Les Tatamis

L’histoire du tatami

Les premières traces de la présence des tatamis remontent à plus de 1200 ans. On en constate l’utilisation comme lit, à la cour de l’empereur du Japon aux alentours de l’an 800.

Epais tapis rectangulaire réalisé à partir de couches de pailles de riz superposées et entrecroisées, le tatami affiche en surface la surface lisse d’une natte de jonc (Igusa) soigneusement tressée. Ses bords sont recouverts d’un galon de tissu, dont la composition est révélatrice du niveau social de l’hôte. La qualité de fabrication du tatami, son épaisseur, la couleur, les motifs et le luxe du galon de finition sont les indices d’un rang élevé.

Initialement réservé aux résidences des classes aristocratiques, le tatami devient rapidement le revêtement du sol traditionnel de la plupart des classes sociales japonaises à partir de la fin du XVIIe siècle. La plupart des pièces est garnie de tatamis, et l’on se déchausse totalement pour entrer dans l’habitation. De fins futons sont déroulés le soir au coucher pour la nuit, puis rangés dans la journée. En termes d’architecture et de construction, les dimensions des pièces sont pensées en conséquence, et le module de référence est le tatami, dont la taille traditionnelle est de 91 cm par 188 cm.

La tradition du tatami

Depuis des siècles, le tatami est une unité de référence en termes de dimensions d’habitations et d’aménagements d’espaces. On peut, encore à présent, visualiser sur certains plans immobiliers d’appartements, les pièces affichant le damier des tatamis.

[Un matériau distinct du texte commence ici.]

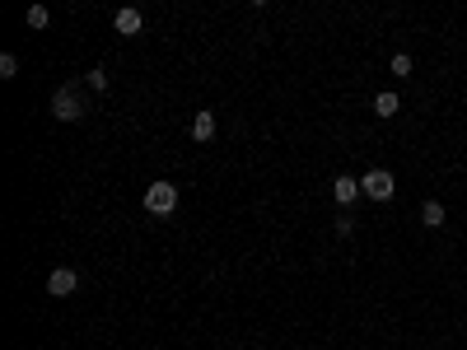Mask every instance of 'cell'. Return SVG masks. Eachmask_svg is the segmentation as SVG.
<instances>
[{
  "instance_id": "cell-1",
  "label": "cell",
  "mask_w": 467,
  "mask_h": 350,
  "mask_svg": "<svg viewBox=\"0 0 467 350\" xmlns=\"http://www.w3.org/2000/svg\"><path fill=\"white\" fill-rule=\"evenodd\" d=\"M145 211H150V215H173V211H178V187H173L169 178L150 183V187H145Z\"/></svg>"
},
{
  "instance_id": "cell-2",
  "label": "cell",
  "mask_w": 467,
  "mask_h": 350,
  "mask_svg": "<svg viewBox=\"0 0 467 350\" xmlns=\"http://www.w3.org/2000/svg\"><path fill=\"white\" fill-rule=\"evenodd\" d=\"M84 112H89V107H84V98H79L70 84H61V89L52 93V117H56V122H79Z\"/></svg>"
},
{
  "instance_id": "cell-3",
  "label": "cell",
  "mask_w": 467,
  "mask_h": 350,
  "mask_svg": "<svg viewBox=\"0 0 467 350\" xmlns=\"http://www.w3.org/2000/svg\"><path fill=\"white\" fill-rule=\"evenodd\" d=\"M360 187H365V197H369V201H392L397 178H392L388 168H374V173H365V178H360Z\"/></svg>"
},
{
  "instance_id": "cell-4",
  "label": "cell",
  "mask_w": 467,
  "mask_h": 350,
  "mask_svg": "<svg viewBox=\"0 0 467 350\" xmlns=\"http://www.w3.org/2000/svg\"><path fill=\"white\" fill-rule=\"evenodd\" d=\"M79 289V275L70 271V266H56V271L47 275V294H56V299H66V294H75Z\"/></svg>"
},
{
  "instance_id": "cell-5",
  "label": "cell",
  "mask_w": 467,
  "mask_h": 350,
  "mask_svg": "<svg viewBox=\"0 0 467 350\" xmlns=\"http://www.w3.org/2000/svg\"><path fill=\"white\" fill-rule=\"evenodd\" d=\"M332 197H337V206H355L365 197V187H360V178L342 173V178H332Z\"/></svg>"
},
{
  "instance_id": "cell-6",
  "label": "cell",
  "mask_w": 467,
  "mask_h": 350,
  "mask_svg": "<svg viewBox=\"0 0 467 350\" xmlns=\"http://www.w3.org/2000/svg\"><path fill=\"white\" fill-rule=\"evenodd\" d=\"M112 29L122 33V38H136V33L145 29V15H140V10H131V5H126V10H117V19H112Z\"/></svg>"
},
{
  "instance_id": "cell-7",
  "label": "cell",
  "mask_w": 467,
  "mask_h": 350,
  "mask_svg": "<svg viewBox=\"0 0 467 350\" xmlns=\"http://www.w3.org/2000/svg\"><path fill=\"white\" fill-rule=\"evenodd\" d=\"M397 107H402V98L392 89H383L378 98H374V117H397Z\"/></svg>"
},
{
  "instance_id": "cell-8",
  "label": "cell",
  "mask_w": 467,
  "mask_h": 350,
  "mask_svg": "<svg viewBox=\"0 0 467 350\" xmlns=\"http://www.w3.org/2000/svg\"><path fill=\"white\" fill-rule=\"evenodd\" d=\"M192 136H197V140L215 136V112H197V117H192Z\"/></svg>"
},
{
  "instance_id": "cell-9",
  "label": "cell",
  "mask_w": 467,
  "mask_h": 350,
  "mask_svg": "<svg viewBox=\"0 0 467 350\" xmlns=\"http://www.w3.org/2000/svg\"><path fill=\"white\" fill-rule=\"evenodd\" d=\"M420 225L439 229V225H444V206H439V201H425V206H420Z\"/></svg>"
},
{
  "instance_id": "cell-10",
  "label": "cell",
  "mask_w": 467,
  "mask_h": 350,
  "mask_svg": "<svg viewBox=\"0 0 467 350\" xmlns=\"http://www.w3.org/2000/svg\"><path fill=\"white\" fill-rule=\"evenodd\" d=\"M52 24V10L47 5H29V29H47Z\"/></svg>"
},
{
  "instance_id": "cell-11",
  "label": "cell",
  "mask_w": 467,
  "mask_h": 350,
  "mask_svg": "<svg viewBox=\"0 0 467 350\" xmlns=\"http://www.w3.org/2000/svg\"><path fill=\"white\" fill-rule=\"evenodd\" d=\"M15 75H19V56L5 52V56H0V79H15Z\"/></svg>"
},
{
  "instance_id": "cell-12",
  "label": "cell",
  "mask_w": 467,
  "mask_h": 350,
  "mask_svg": "<svg viewBox=\"0 0 467 350\" xmlns=\"http://www.w3.org/2000/svg\"><path fill=\"white\" fill-rule=\"evenodd\" d=\"M89 89H98V93L108 89V70H103V66H93L89 70Z\"/></svg>"
},
{
  "instance_id": "cell-13",
  "label": "cell",
  "mask_w": 467,
  "mask_h": 350,
  "mask_svg": "<svg viewBox=\"0 0 467 350\" xmlns=\"http://www.w3.org/2000/svg\"><path fill=\"white\" fill-rule=\"evenodd\" d=\"M392 75H411V56H406V52L392 56Z\"/></svg>"
},
{
  "instance_id": "cell-14",
  "label": "cell",
  "mask_w": 467,
  "mask_h": 350,
  "mask_svg": "<svg viewBox=\"0 0 467 350\" xmlns=\"http://www.w3.org/2000/svg\"><path fill=\"white\" fill-rule=\"evenodd\" d=\"M337 234H342V238L346 234H355V220H351V215H337Z\"/></svg>"
}]
</instances>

Même si l’évolution et la modernisation de l’architecture nipponne ont peu à peu abouti à l’abandon d’une demeure totalement pensée à partir des mesures du tatami, l’attachement de la population japonaise à l’objet, symbole de tradition et de l’espace intérieur, reste encore très fort.

Il est fréquent aujourd’hui, que les japonais réservent simplement une pièce de leur résidence à cet aménagement plus traditionnel : la salle est alors conçue pour recevoir le revêtement rituel du sol (soit plancher brut, soit béton seul), et dimensionnée spécifiquement pour accueillir les tatamis ; elle est désignée sous le nom de « washitsu ». Elle sera le lieu privilégié des pratiques traditionnelles et religieuses, comme la cérémonie du thé ou l’exercice de la calligraphie.

Les propriétés du tatami

La fabrication du tatami, même si elle s’est fortement mécanisée et calibrée, reste largement artisanale. Elle aboutit à des productions relativement variées, dans les dimensions, les couleurs, les poids, les finitions.

Les propriétés initiales du tatami, raisons objectives de la généralisation de son usage, sont pour la plupart intactes. Les tatamis Futonet sont fabriqués en Extrême-Orient, selon des normes japonaises de qualité supérieure.

L’intérieur du tatami est composé de 7 couches de pailles de riz, superposées, entrecroisées et comprimées, longuement séchées, puis cuites à très haute température, et enfin fumigées. La natte de jonc qui le recouvre est soigneusement triée et tressée, elle est composée d'une double couche de jonc (« Juncus effusus » ou « herbe de Ruée »), Igusa japonais tissé.

Les tatamis offrent de nombreuses propriétés, aidant à la qualité du sommeil :

  • Ils contribuent à l’amélioration de la salubrité de l'air en absorbant le dioxyde d'azote de la pièce,
  • Ils sont des régulateurs d’humidité par leur qualité hygroscopique, absorbant et relâchant l'humidité selon le taux d’hydrométrie de l’air ambiant,
  • Leur forte densité en fait de bons isolants et est la garantie d’une surface totalement plane, préservant à la fois le matelas futon et le dos du dormeur.